½ cup toasted pine nuts


½ cup olive oil

2 cloves garlic, pressed

1 teaspoon red pepper flakes

2 tablespoons fresh cilantro, chopped

Juice of 1 lemon



  1. Quickly blanch asparagus and set aside.
  2. Deseed the olives by cutting down the center lengthwise.
  3. Combine the arugula, asparagus, and olives in a bowl.
  4. Roast the pine nuts in a shallow pan at 325 degrees Fahrenheit until brown.
  5. Whisk the dressing together, pour over salad and top with pine nuts.

This recipe makes four servings.
(From “Healthy Recipes for Your Nutritional Type” by Dr. Mercola)

Olive Fun Facts

In 1917, Spain held the title as the largest olive and olive oil producer in the world.27 Over a hundred years later, it still holds that distinction with 5.2 million metric tons of olives produced per year. Italy is second with 3.2 million tons, followed by Greece, Turkey and Tunisia.28


Olives are a salty and satisfying snack coupled with cheese, crackers, fruit or other light fare, and a wonderful addition to salads.
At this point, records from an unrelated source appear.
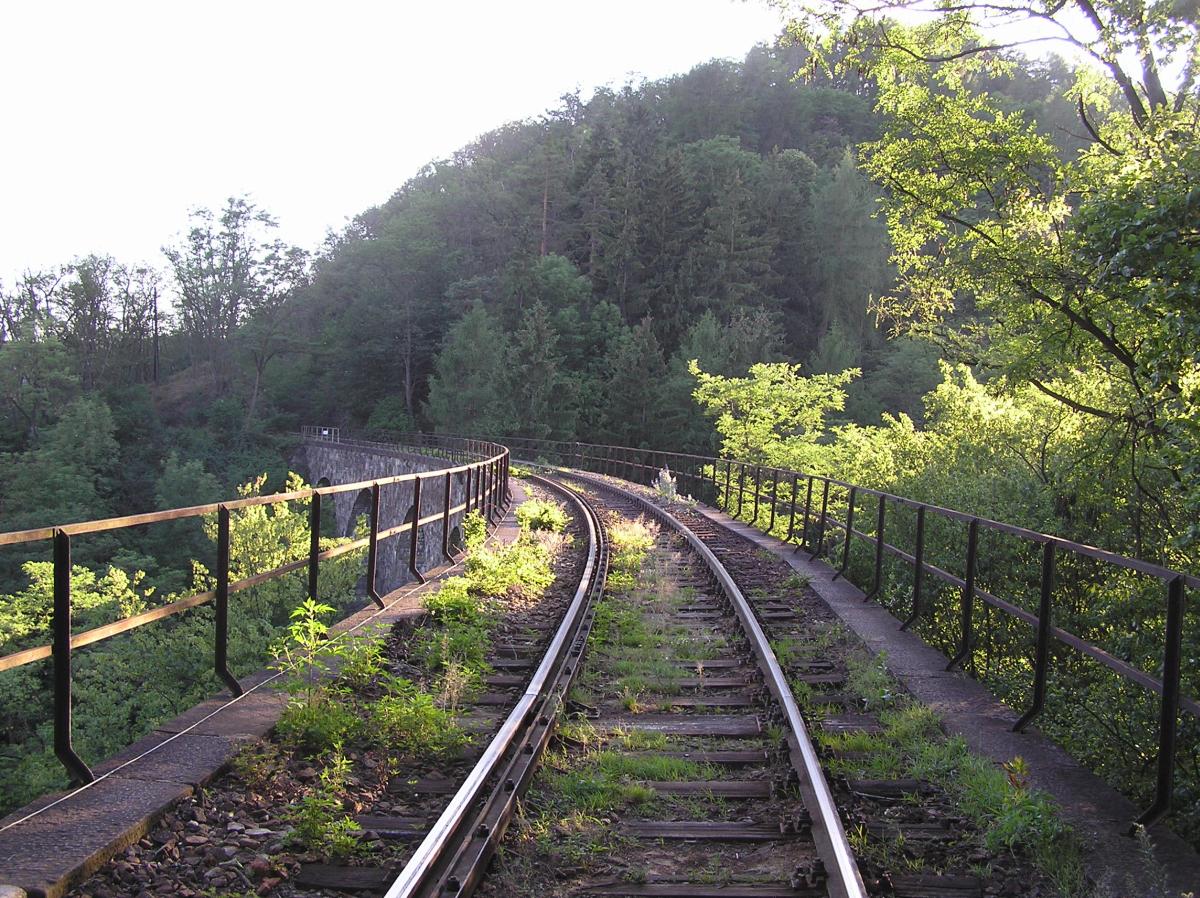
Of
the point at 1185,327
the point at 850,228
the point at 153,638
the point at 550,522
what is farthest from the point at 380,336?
the point at 1185,327

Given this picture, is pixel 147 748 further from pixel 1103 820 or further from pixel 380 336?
pixel 380 336

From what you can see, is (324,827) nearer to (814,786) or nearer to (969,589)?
(814,786)

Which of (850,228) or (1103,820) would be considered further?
(850,228)

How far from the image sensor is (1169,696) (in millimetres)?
4109

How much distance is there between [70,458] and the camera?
55.2 m

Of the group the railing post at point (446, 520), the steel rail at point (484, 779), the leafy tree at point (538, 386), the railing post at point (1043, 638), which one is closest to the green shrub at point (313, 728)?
the steel rail at point (484, 779)

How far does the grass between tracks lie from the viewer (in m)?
4.11

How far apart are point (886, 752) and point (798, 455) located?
91.7 feet

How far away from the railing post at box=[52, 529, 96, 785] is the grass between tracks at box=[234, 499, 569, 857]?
0.68 m

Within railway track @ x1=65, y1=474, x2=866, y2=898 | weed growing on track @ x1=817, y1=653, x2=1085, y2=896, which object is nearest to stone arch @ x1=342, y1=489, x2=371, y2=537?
railway track @ x1=65, y1=474, x2=866, y2=898

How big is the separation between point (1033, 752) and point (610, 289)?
6594 cm

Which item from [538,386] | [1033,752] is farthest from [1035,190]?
[538,386]

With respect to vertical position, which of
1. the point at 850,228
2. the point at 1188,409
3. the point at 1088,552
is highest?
the point at 850,228

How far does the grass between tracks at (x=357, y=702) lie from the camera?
411 centimetres
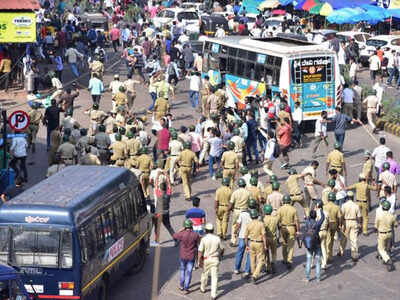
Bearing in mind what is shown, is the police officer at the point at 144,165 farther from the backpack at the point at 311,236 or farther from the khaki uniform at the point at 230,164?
the backpack at the point at 311,236

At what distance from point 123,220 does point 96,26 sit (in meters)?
34.5

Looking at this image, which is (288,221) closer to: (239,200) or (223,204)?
(239,200)

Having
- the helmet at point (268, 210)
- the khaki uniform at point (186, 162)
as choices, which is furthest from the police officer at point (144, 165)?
the helmet at point (268, 210)

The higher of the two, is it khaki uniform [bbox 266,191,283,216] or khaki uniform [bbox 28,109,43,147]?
khaki uniform [bbox 266,191,283,216]

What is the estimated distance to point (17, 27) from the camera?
33875 mm

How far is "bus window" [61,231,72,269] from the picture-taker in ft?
51.2

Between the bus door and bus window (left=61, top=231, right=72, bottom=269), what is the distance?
1548 centimetres

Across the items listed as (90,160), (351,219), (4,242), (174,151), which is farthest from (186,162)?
(4,242)

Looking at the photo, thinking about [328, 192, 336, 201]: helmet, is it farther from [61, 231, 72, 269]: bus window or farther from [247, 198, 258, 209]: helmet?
[61, 231, 72, 269]: bus window

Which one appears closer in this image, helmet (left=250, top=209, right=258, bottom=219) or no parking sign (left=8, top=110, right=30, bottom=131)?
helmet (left=250, top=209, right=258, bottom=219)

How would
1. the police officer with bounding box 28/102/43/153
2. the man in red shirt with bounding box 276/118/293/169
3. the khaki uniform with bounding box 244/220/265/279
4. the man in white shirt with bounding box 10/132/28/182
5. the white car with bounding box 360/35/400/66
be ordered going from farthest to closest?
the white car with bounding box 360/35/400/66 < the police officer with bounding box 28/102/43/153 < the man in red shirt with bounding box 276/118/293/169 < the man in white shirt with bounding box 10/132/28/182 < the khaki uniform with bounding box 244/220/265/279

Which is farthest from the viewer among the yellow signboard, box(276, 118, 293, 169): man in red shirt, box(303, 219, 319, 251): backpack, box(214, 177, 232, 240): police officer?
the yellow signboard

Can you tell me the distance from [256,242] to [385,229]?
Result: 2.72m

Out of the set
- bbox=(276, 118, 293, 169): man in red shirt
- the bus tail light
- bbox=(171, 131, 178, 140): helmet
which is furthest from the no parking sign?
the bus tail light
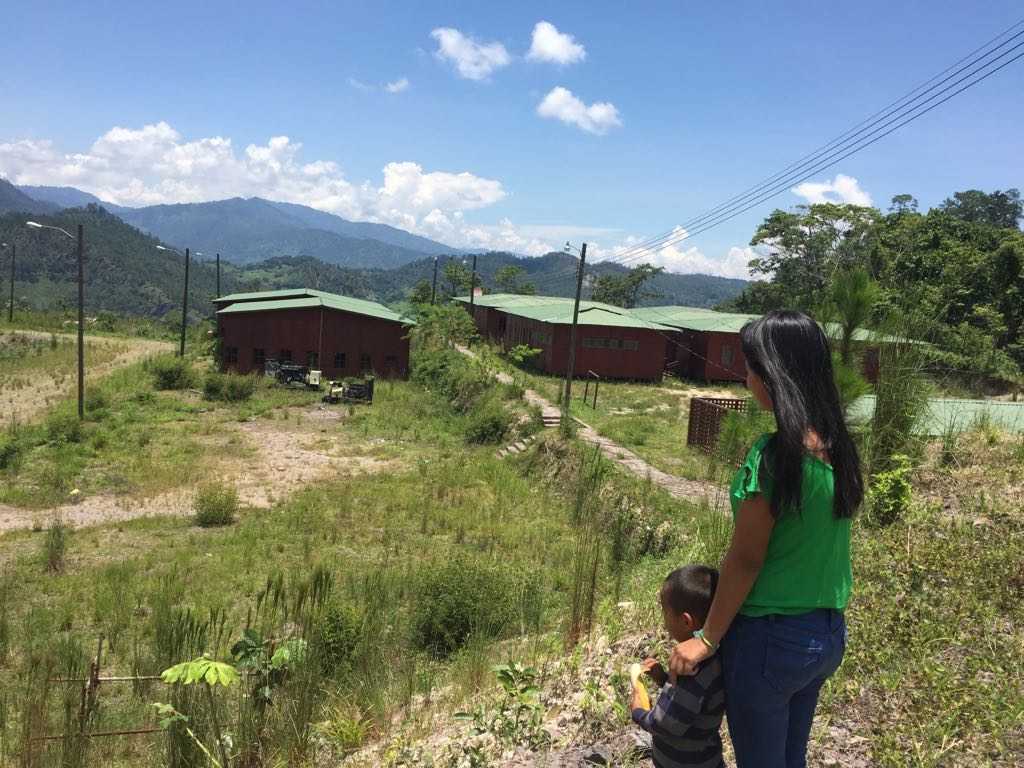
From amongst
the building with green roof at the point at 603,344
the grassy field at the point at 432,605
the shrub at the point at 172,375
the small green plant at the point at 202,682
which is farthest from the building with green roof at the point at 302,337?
the small green plant at the point at 202,682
Their nutritional aspects go far beyond what you might expect, discovered centuries ago throughout Mediterranean regions like the Aegean region and the Strait of Gibraltar, places where the olive tree first grew.29
Scientists now know it's the phytonutrients and antioxidants found in olives (such as hydroxytyrosol) that can may help protect against disease like tumor growth.30

Healthy fats in olives, such as oleic acid, linoleic acid and linolenic acid are linked to higher energy expenditure, as well as reduced blood pressure and cardiovascular disease risk.31,32 Oleuropein, found only in olives, helps scavenge nitric oxide.33 These and other nutritional attributes in olives make them an exceptional addition to your diet.